I’m slowing drowning in my own mucus.  It’s kinda gross.  And I can’t take anything to stop it if I have to work - which is every day but Sunday.  Everything I take knocks me out completely.

This afternoon, I had to work for a few hours.  So I suffered until I got home.  Then I drank as much Earl Grey and Diet Coke that I could hold.  The thought was that the caffeine would counteract the stuff in the drugs that make me comotose.  I’ve taken two types of drugs in the past seven hours and am still semi-conscious, so the caffeine’s worked so far.  Only now I’m afraid that I will never go to sleep tonight.  And I can’t take more medicine to counter-counteract the caffeine because Mama and Daddy will be here in the morning to help us hang pictures (and by help, I mean hang not only what we got for Christmas, but some things I bought in October, while Robin and I watch TV.)

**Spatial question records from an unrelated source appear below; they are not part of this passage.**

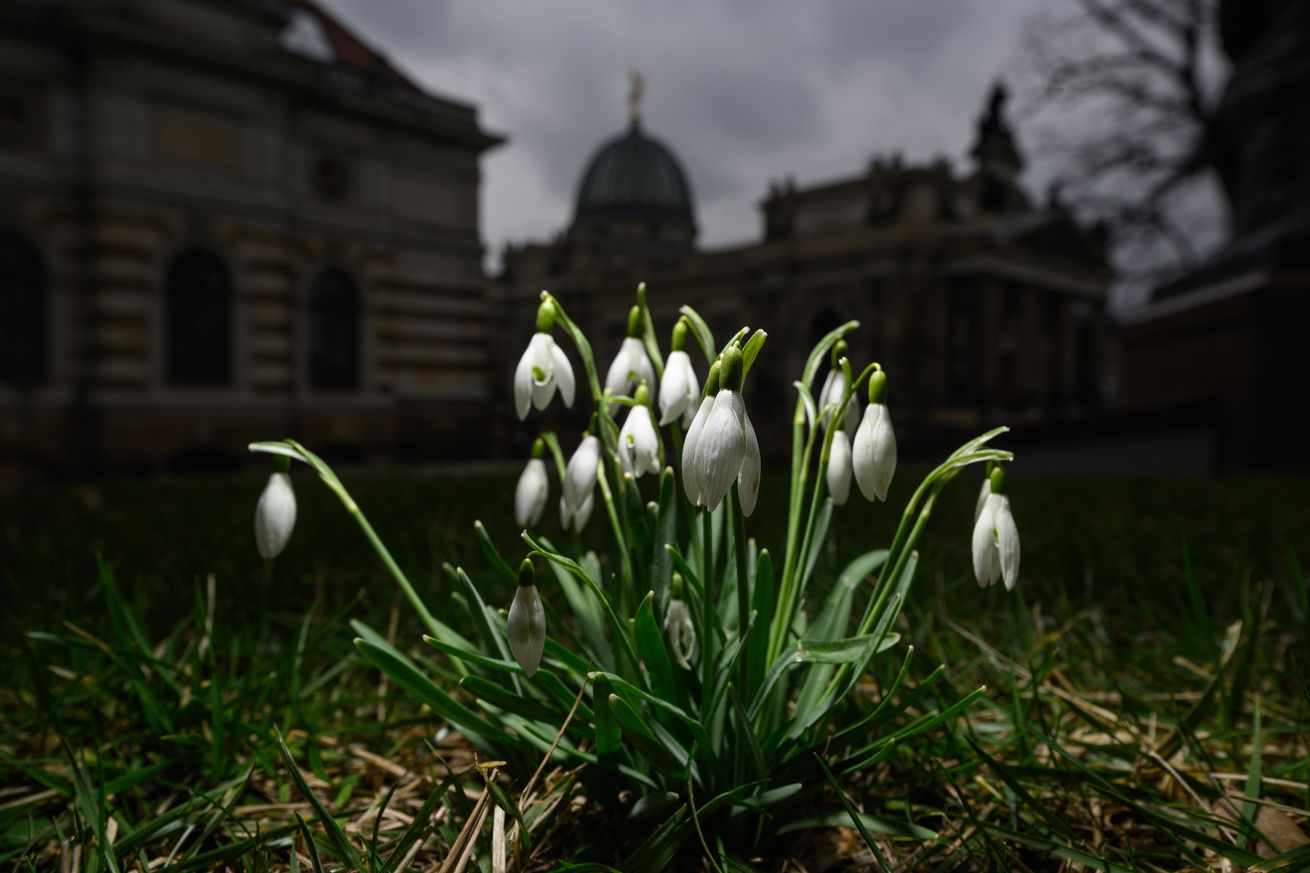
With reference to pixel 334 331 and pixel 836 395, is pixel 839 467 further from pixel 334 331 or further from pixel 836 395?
pixel 334 331

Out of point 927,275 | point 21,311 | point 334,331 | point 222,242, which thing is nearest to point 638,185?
point 927,275

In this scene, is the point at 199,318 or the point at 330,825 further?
the point at 199,318

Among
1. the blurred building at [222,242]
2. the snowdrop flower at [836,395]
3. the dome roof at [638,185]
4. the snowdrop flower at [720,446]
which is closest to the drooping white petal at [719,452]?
the snowdrop flower at [720,446]

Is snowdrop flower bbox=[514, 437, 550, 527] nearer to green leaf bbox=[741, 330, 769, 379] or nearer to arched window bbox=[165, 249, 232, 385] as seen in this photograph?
green leaf bbox=[741, 330, 769, 379]

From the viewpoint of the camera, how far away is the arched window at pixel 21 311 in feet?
41.7

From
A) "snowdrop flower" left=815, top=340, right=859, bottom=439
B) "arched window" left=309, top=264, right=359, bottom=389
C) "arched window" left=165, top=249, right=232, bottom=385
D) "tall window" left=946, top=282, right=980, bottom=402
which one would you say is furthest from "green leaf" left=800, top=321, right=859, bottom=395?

All this to say, tonight I’ll either blog more to put myself to sleep or drown in my own mucus.  If this is the last entry of my blog, you know which it was.

I have wise friends.  Today one of them said, “If you don’t take time for yourself, no one else will take it for you.”  I’ve been neglecting things lately that I like to do and that make me feel good.  This blog is one of those things.  So I’ll take time every day to make sure I’m doing things for myself.  (No one can accuse me of not being selfish!)

I didn’t make any New Year’s Resolutions.  They get broken anyway.  There are things I know I need to work on, but I don’t need a big date to get me to work on my faults - I just need a wake-up call or a slap in the face or a life-changing event. 

Within the past week I’ve really learned the preciousness of life.  A colleague unexpectedly lost her brother and a very good friend discovered that spermicides are not as effective as the pill (contrary to her doctor’s advice.) 

These are just two examples of how your life can change on a dime.  January 1, 2007 was not a life-changing day for me.  January 4, yeah.  January 5, maybe.  You never know when something is going to change, so I resolve to make daily resolutions - easier to keep and probably longer lasting than new year’s.